* Aim of the exercise
Restate each line word for word. Leave out every picture.

* Rows of spatial question data
▼▼▼

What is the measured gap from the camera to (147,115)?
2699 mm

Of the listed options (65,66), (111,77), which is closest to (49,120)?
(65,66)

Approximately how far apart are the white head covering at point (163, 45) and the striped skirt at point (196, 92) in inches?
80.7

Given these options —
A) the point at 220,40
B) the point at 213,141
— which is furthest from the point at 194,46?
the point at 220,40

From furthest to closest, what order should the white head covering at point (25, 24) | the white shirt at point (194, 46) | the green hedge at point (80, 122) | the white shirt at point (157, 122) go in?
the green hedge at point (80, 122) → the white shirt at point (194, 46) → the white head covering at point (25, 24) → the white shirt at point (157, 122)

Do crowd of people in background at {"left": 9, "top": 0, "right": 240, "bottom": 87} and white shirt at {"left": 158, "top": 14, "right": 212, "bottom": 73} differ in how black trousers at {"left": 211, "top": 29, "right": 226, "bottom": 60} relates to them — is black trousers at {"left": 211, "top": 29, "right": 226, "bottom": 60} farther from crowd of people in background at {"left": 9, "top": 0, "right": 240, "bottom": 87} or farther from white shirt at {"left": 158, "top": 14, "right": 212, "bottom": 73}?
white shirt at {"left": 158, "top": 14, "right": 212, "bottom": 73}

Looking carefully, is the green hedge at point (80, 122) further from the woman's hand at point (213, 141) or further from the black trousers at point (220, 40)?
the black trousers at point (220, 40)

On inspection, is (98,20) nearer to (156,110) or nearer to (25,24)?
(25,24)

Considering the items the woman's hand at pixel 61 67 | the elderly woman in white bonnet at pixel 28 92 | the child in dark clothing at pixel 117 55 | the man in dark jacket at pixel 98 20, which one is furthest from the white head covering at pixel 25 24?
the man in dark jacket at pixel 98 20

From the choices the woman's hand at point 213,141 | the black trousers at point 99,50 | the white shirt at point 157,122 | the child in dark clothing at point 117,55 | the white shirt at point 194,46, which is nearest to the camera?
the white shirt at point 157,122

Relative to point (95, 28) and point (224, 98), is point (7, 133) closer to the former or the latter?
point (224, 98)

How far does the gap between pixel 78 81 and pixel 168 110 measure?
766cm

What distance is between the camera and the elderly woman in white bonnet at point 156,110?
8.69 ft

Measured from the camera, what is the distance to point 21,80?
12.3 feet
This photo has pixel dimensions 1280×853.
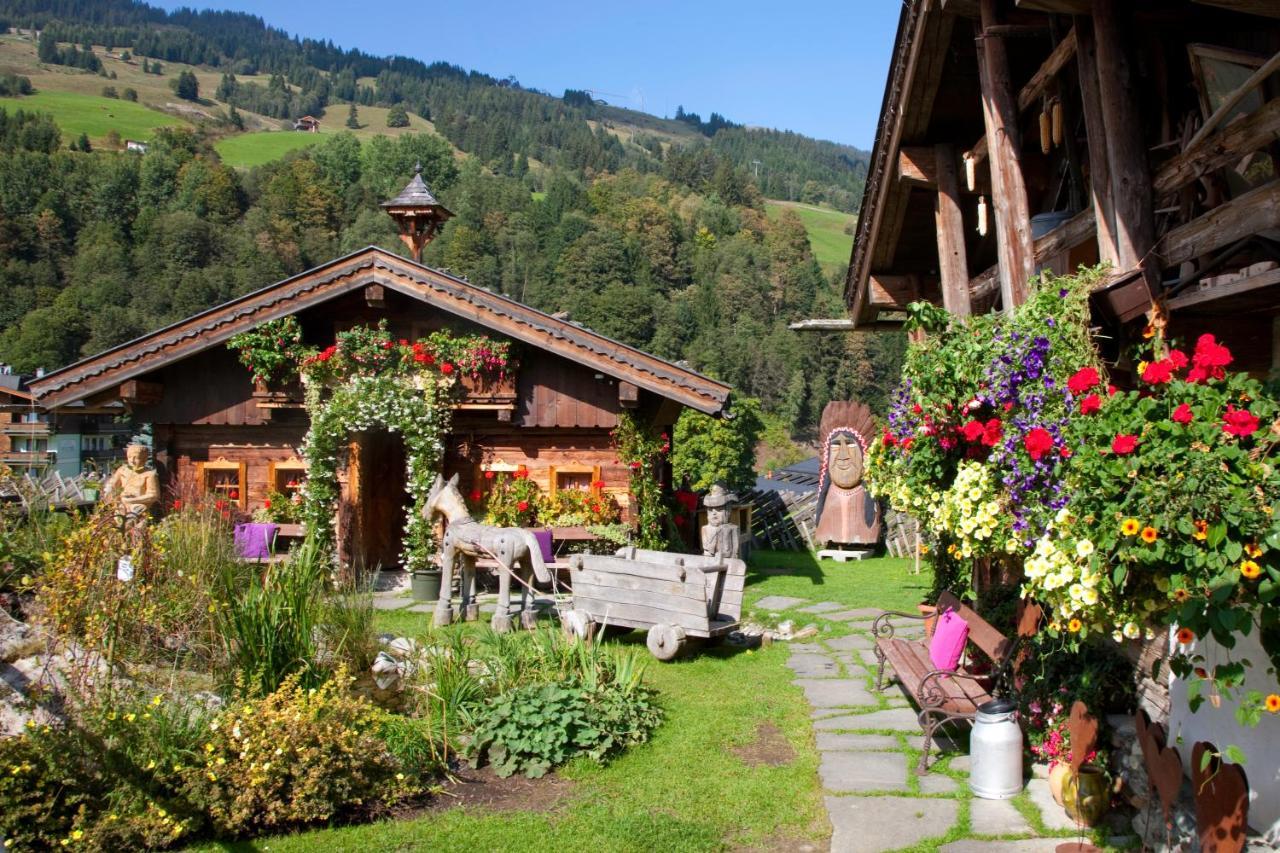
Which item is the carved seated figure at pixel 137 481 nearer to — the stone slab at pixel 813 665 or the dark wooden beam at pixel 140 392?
the dark wooden beam at pixel 140 392

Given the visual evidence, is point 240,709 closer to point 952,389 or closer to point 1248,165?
point 952,389

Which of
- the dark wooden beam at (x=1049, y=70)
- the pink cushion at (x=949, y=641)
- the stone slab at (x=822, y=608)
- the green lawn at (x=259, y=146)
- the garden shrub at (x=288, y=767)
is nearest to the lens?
the garden shrub at (x=288, y=767)

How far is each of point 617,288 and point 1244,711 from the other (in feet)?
204

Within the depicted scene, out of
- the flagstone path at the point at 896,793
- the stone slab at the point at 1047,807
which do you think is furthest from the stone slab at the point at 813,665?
the stone slab at the point at 1047,807

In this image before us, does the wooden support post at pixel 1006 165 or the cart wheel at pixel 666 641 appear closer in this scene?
the wooden support post at pixel 1006 165

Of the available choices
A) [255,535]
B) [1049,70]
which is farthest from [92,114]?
[1049,70]

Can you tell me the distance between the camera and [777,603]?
13.2 meters

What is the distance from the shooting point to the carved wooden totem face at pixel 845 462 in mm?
18656

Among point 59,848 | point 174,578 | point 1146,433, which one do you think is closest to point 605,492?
point 174,578

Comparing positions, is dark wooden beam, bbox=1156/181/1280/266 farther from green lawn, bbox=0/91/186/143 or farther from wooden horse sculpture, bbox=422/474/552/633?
green lawn, bbox=0/91/186/143

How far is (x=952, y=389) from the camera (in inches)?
237

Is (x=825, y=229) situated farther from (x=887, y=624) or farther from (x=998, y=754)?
(x=998, y=754)

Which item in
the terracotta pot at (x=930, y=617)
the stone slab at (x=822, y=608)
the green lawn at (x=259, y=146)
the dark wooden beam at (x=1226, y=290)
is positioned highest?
the green lawn at (x=259, y=146)

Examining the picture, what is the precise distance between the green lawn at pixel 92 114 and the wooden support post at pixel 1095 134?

▲▲▲

* The reply
What is the measured gap from the camera to (147,115)?
2699 mm

Of the listed options (65,66), (111,77), which is closest to (49,120)?
(65,66)

Approximately how far apart are the white head covering at point (163, 45) and the striped skirt at point (196, 92) in inches?
80.7

Given these options —
A) the point at 220,40
B) the point at 213,141
— which is furthest from the point at 194,46?
the point at 220,40

From furthest to closest, what order should the white head covering at point (25, 24) | the white shirt at point (194, 46) | the green hedge at point (80, 122) | the white shirt at point (157, 122) go in?
the green hedge at point (80, 122) → the white shirt at point (194, 46) → the white head covering at point (25, 24) → the white shirt at point (157, 122)

Do crowd of people in background at {"left": 9, "top": 0, "right": 240, "bottom": 87} and white shirt at {"left": 158, "top": 14, "right": 212, "bottom": 73} differ in how black trousers at {"left": 211, "top": 29, "right": 226, "bottom": 60} relates to them — is black trousers at {"left": 211, "top": 29, "right": 226, "bottom": 60} farther from crowd of people in background at {"left": 9, "top": 0, "right": 240, "bottom": 87} or farther from white shirt at {"left": 158, "top": 14, "right": 212, "bottom": 73}?
white shirt at {"left": 158, "top": 14, "right": 212, "bottom": 73}

Looking carefully, is the green hedge at point (80, 122) further from the woman's hand at point (213, 141) or further from the black trousers at point (220, 40)?
the black trousers at point (220, 40)

On inspection, is (98,20) nearer to (156,110) or nearer to (25,24)?
(25,24)

Considering the items the woman's hand at pixel 61 67 | the elderly woman in white bonnet at pixel 28 92 | the child in dark clothing at pixel 117 55 | the man in dark jacket at pixel 98 20, which one is furthest from the white head covering at pixel 25 24?
the man in dark jacket at pixel 98 20

From the choices the woman's hand at point 213,141 | the black trousers at point 99,50 | the white shirt at point 157,122 | the child in dark clothing at point 117,55 | the white shirt at point 194,46, which is nearest to the camera?
the white shirt at point 157,122

Relative to point (95, 28) and point (224, 98), is point (7, 133) closer to the former or the latter?
point (224, 98)

How far does the gap between pixel 78 81 and pixel 168 110 measure?
766cm

What distance is between the camera and the elderly woman in white bonnet at point 156,110?
8.69 ft

Measured from the camera, what is the distance to point 21,80?
12.3 feet
This photo has pixel dimensions 1280×853.
Which item is the carved seated figure at pixel 137 481 nearer to — the stone slab at pixel 813 665 or the dark wooden beam at pixel 140 392?
the dark wooden beam at pixel 140 392

Given the visual evidence, is point 240,709 closer to point 952,389 or closer to point 1248,165?
point 952,389

Which of
- the dark wooden beam at (x=1049, y=70)
- the pink cushion at (x=949, y=641)
- the stone slab at (x=822, y=608)
- the green lawn at (x=259, y=146)
- the garden shrub at (x=288, y=767)
is nearest to the lens?
the garden shrub at (x=288, y=767)

How far is each of point 617,288 and point 1244,711 from the other (in feet)?
204

Within the depicted scene, out of
- the flagstone path at the point at 896,793
- the stone slab at the point at 1047,807
which do you think is furthest from the stone slab at the point at 813,665?
the stone slab at the point at 1047,807

In this image before us, does the wooden support post at pixel 1006 165 or the cart wheel at pixel 666 641 appear closer in this scene?
the wooden support post at pixel 1006 165

Of the available choices
A) [255,535]
B) [1049,70]
which is farthest from [92,114]?
[1049,70]

Can you tell me the distance between the camera and [777,603]?
13.2 meters

What is the distance from the shooting point to the carved wooden totem face at pixel 845 462 in mm?
18656

Among point 59,848 | point 174,578 | point 1146,433, which one do you think is closest to point 605,492?
point 174,578

Comparing positions, is dark wooden beam, bbox=1156/181/1280/266 farther from green lawn, bbox=0/91/186/143 or farther from wooden horse sculpture, bbox=422/474/552/633?
green lawn, bbox=0/91/186/143

How far is (x=952, y=389) from the camera (in inches)?
237

Is (x=825, y=229) situated farther from (x=887, y=624) or farther from (x=998, y=754)?
(x=998, y=754)

Which item in
the terracotta pot at (x=930, y=617)
the stone slab at (x=822, y=608)
the green lawn at (x=259, y=146)
the dark wooden beam at (x=1226, y=290)
is positioned highest?
the green lawn at (x=259, y=146)

Examining the picture, what is the precise distance between the green lawn at pixel 92 114 and the wooden support post at pixel 1095 134?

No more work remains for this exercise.